Regardless of the symbolic nuances that may or may not be present in the Winding Scene, we do recognize that Blot's character experiences a radical metamorphosis as he cranks on that stem. And he gets a nasty blister on his forefinger.
The Power of Timepieces
The $49 Rolex teaches us that donning an Explorer II or a Pearlmaster or a Datejust can really really change your life. Precision timekeeping can lift you from the depths of despair. You may find yourself living in a shotgun shack or you may find yourself sitting behind the wheel of a large automobile; a very cool Vacheron Constantin will only make it better.

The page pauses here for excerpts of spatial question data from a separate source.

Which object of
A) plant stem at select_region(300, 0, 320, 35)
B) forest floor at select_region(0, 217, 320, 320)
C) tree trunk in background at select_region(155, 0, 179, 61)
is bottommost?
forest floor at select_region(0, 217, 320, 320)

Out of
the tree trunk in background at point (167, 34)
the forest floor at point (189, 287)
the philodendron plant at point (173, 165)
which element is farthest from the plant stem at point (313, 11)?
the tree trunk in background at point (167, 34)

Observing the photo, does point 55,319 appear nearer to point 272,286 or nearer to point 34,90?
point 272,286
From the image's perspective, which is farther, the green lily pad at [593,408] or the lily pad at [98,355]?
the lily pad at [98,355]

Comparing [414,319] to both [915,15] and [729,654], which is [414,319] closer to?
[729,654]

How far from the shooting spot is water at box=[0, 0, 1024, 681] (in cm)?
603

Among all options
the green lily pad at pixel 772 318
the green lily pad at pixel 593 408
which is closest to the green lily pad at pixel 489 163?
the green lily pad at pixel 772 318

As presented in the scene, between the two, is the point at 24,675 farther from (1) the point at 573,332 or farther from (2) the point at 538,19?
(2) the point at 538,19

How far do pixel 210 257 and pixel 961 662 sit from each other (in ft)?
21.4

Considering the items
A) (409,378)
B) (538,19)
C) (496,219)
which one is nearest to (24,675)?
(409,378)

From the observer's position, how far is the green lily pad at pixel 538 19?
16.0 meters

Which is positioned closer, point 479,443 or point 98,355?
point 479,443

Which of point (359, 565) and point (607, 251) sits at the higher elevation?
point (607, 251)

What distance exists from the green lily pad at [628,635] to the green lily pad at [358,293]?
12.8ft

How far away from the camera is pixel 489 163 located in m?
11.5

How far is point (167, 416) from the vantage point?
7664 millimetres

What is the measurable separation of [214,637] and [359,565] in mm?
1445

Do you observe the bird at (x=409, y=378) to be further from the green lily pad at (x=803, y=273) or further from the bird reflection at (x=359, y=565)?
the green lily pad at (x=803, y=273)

Let us not overlook the impact of Hugh Blot's leading lady, Freida Covington. Set aside the fact that she was killed during the opening credits. Her tragic demise took place during a horrific highway accident involving a runaway freight train loaded with Chinese Rylex watches. At the moment of her death she was reaching across the dashboard to reset the clock in her car radio. There must be some symbolism in there somewhere.
Hero or Zero?
Did Hugh Blot ever manage to pull himself from the timeless depths of despair and become the human being his mother always hoped be would be? Probably. We know he always had his jewelry repair skills to support himself when the economy turned sour. We know that he was forever changed by his pilgrimage to the Naval Observatory Master Clock. We can assume that the proliferation of Internet web sites flogging low cost chronological devices was always a source of comfort for him. Even without the love of his life and despite the raging skin infection on his left wrist, we trust that Hugh managed to overcome the obstacles life put before him. We look forward to a sequel: The $49 Rolex with Free Shipping.